Bloggers and writers see how salmon make Alaska work

The TU Blogger Tour, version 2013, visited a local Alaskan fish processing plant on Tuesday of this week and journalists got a true inside look into how wild Alaskan salmon go from the nets or the lines to the market and, eventually, to your table.

Thanks to Tyson Fick of the Alaskan Seafood Marketing Institute, the tour--sponsored by Fishpond, RIO Products and Tenkara USA--visited Alaska Glacier Seafoods, where tour members were walked through the entire process, from how salmon are caught in the ocean to how they're shipped off and delivered to market.
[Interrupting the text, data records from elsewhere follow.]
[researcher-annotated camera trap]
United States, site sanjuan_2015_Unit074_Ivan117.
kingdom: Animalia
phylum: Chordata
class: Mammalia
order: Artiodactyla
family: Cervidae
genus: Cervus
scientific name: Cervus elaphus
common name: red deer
Tour-goers saw workers processing chum (keta), silver and sockeye salmon during the hour-long tour, and got the chance to talk to processing employees about their jobs and the importance of salmon to Southeast Alaska's economy.

On a good, Alaska Glacier Seafoods can process 150,000 pounds of fish--and the small processing facility kept about 50 employees busy while tour-goers were walked through the process.
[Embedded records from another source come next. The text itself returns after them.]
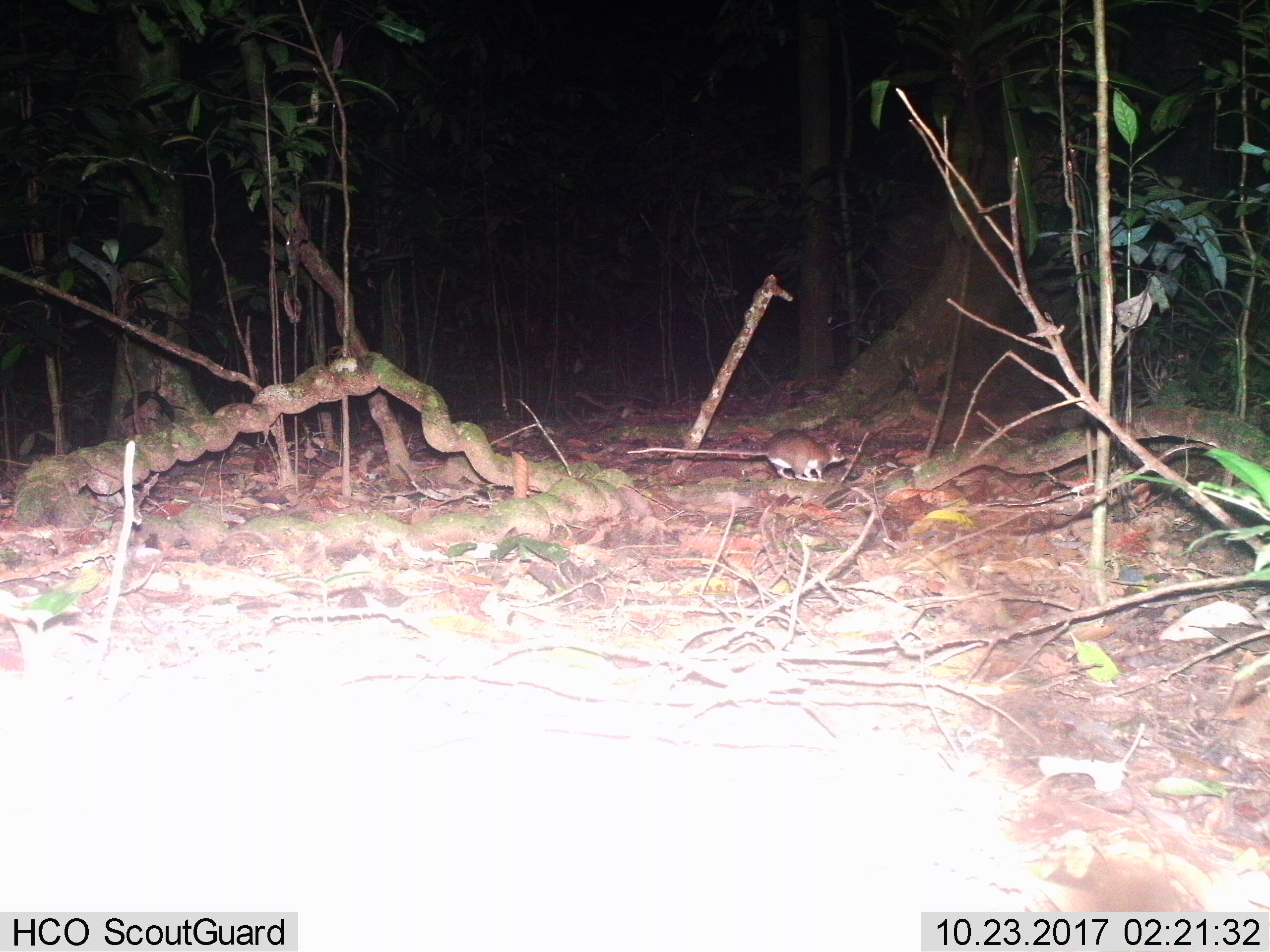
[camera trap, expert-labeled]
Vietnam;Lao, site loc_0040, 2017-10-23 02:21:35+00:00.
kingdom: Animalia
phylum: Chordata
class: Mammalia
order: Rodentia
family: Muridae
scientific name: Muridae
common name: old-world mice and rats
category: unidentified murid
Unidentified murid (old-world mice and rats) (Muridae). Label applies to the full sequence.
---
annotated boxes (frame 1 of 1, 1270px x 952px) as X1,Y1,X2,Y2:
unidentified murid: 623,428,847,482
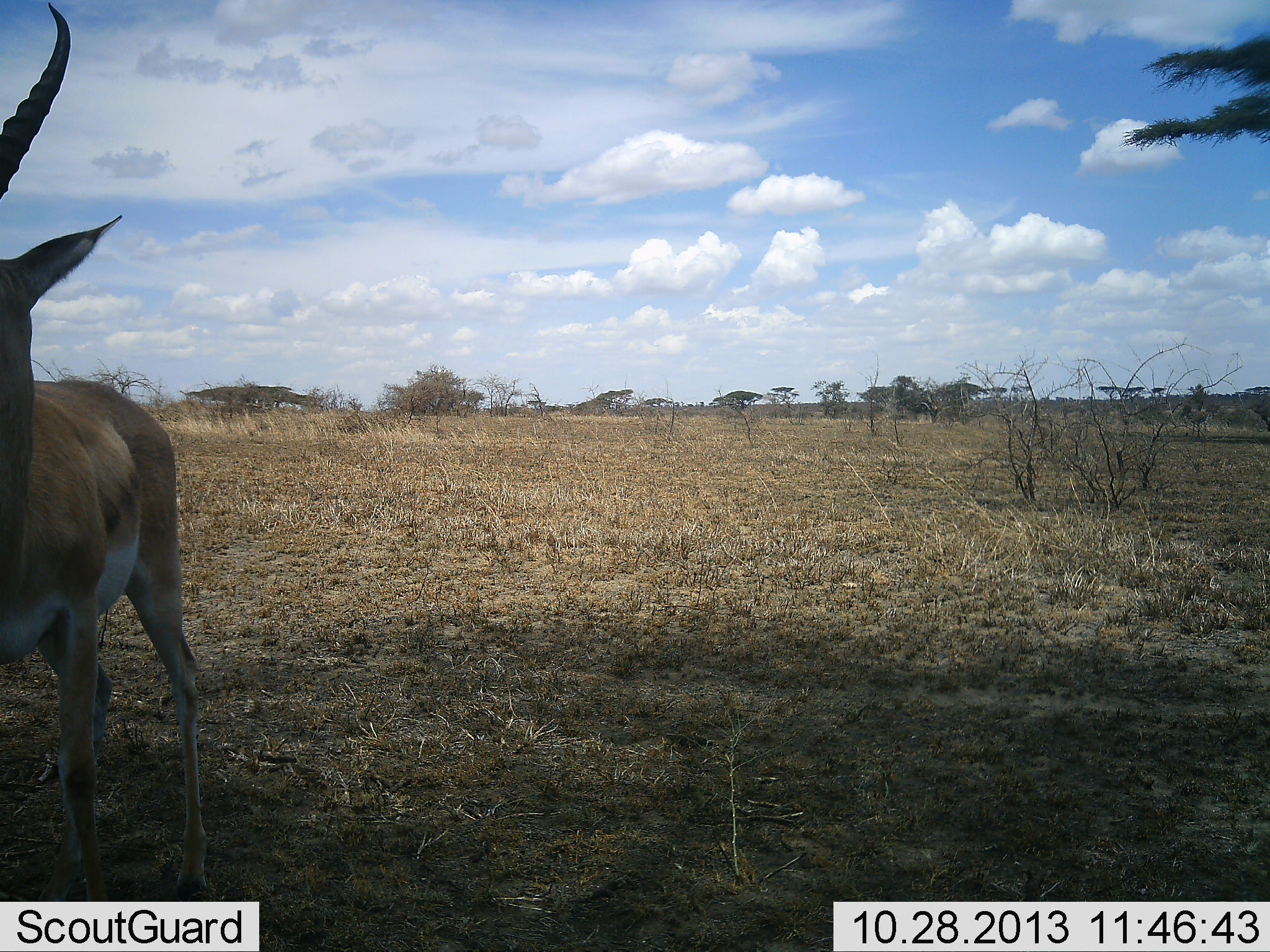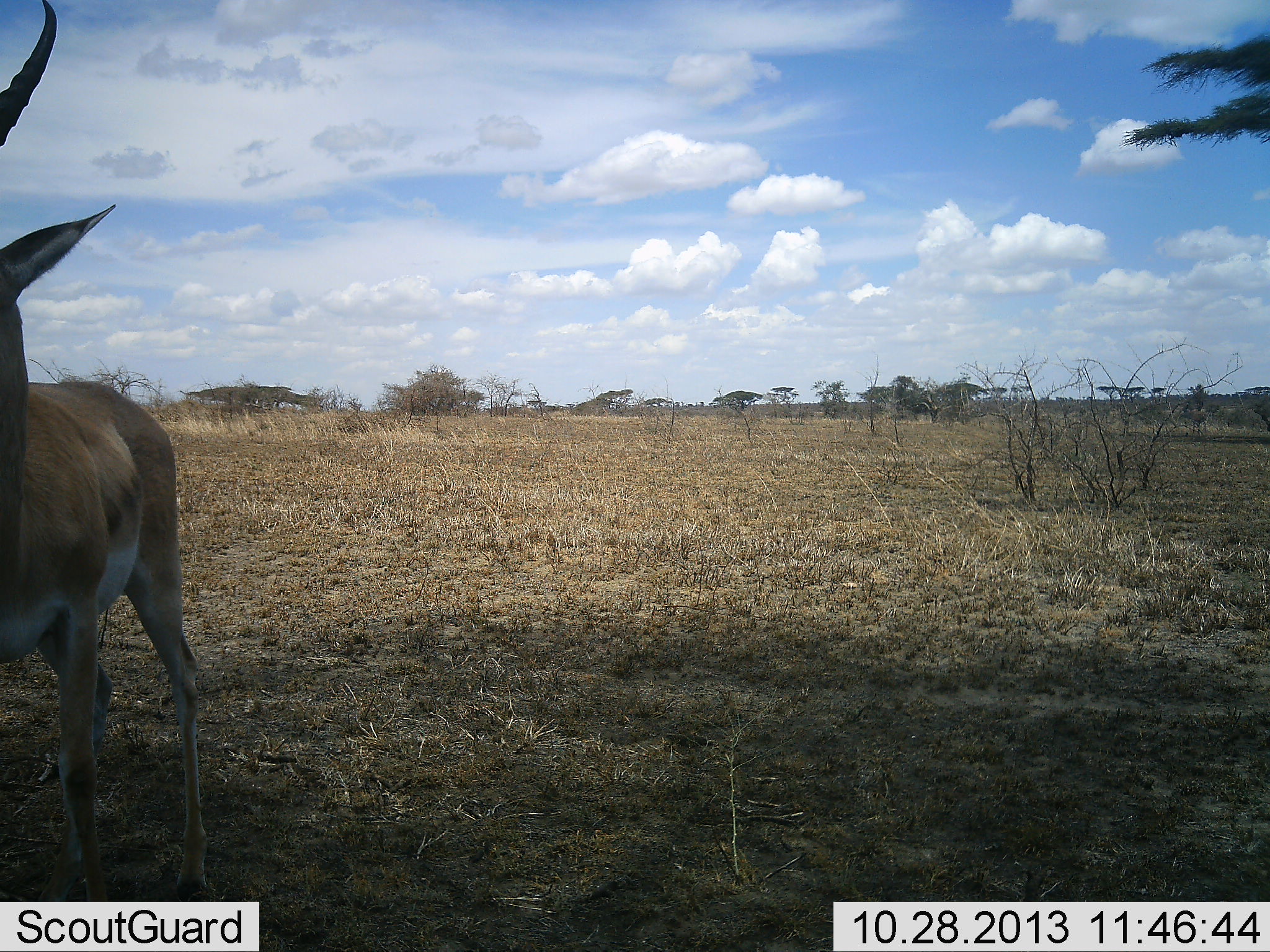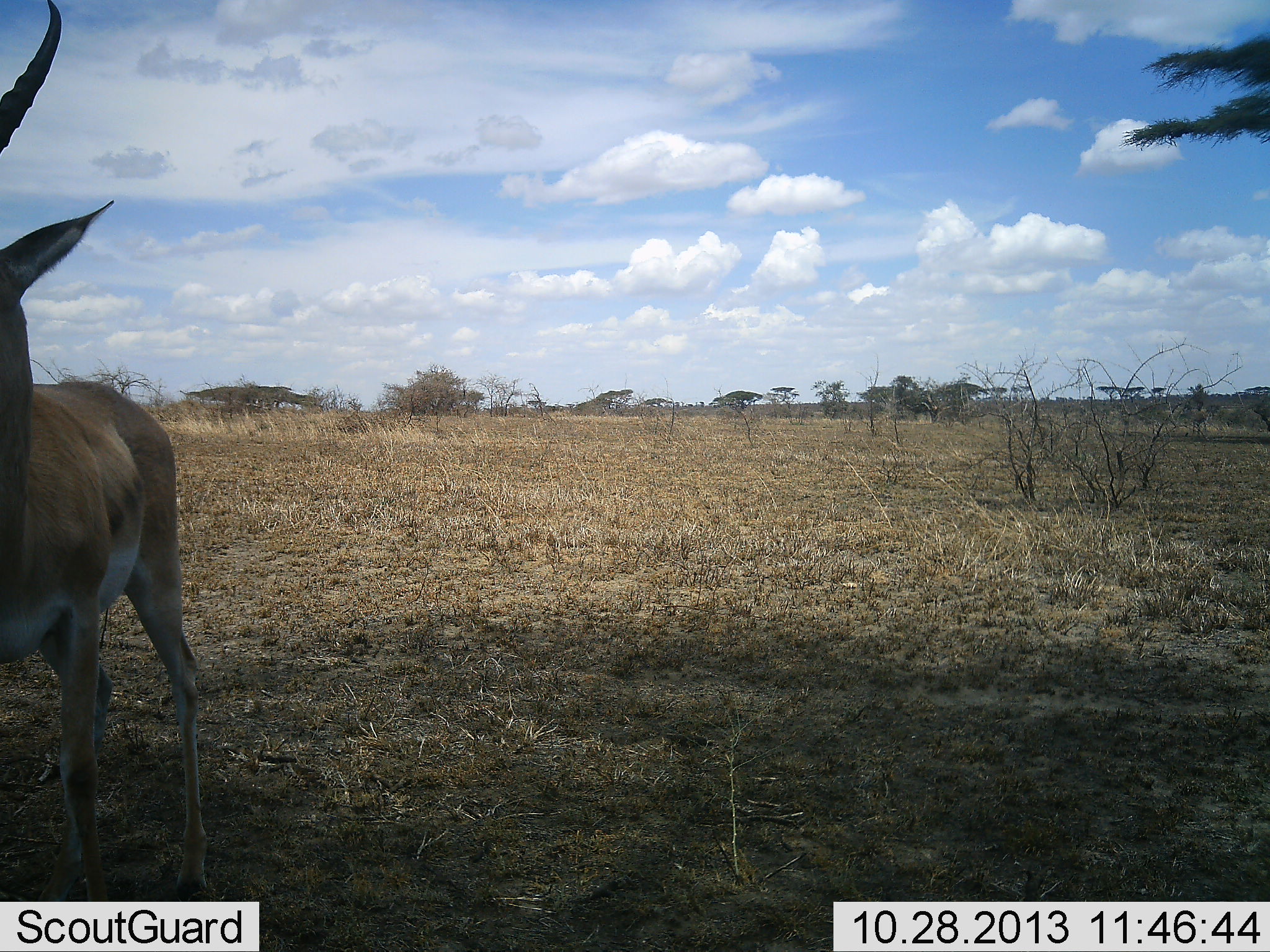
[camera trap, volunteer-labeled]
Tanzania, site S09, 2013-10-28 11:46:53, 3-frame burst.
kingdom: Animalia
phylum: Chordata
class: Mammalia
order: Artiodactyla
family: Bovidae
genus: Nanger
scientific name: Nanger granti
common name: grant's gazelle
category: gazellegrants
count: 1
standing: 100%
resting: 0%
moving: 0%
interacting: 0%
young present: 0%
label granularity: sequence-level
Later that afternoon, the tour visited a small stream outside of Juneau and watched as big chum salmon migrated upstream. Among the chums were feisty Dolly Vardens, Southeast Alaska's native char. Anglers chased the Dollies with the patented Alaska "bead" fly, which resembled salmon eggs, the preferred food source for trout and char here in the Tongass National Forest.

TU is working to ensure the Tongass remains the salmon factory it is by protecting vital habitat in perpetuity.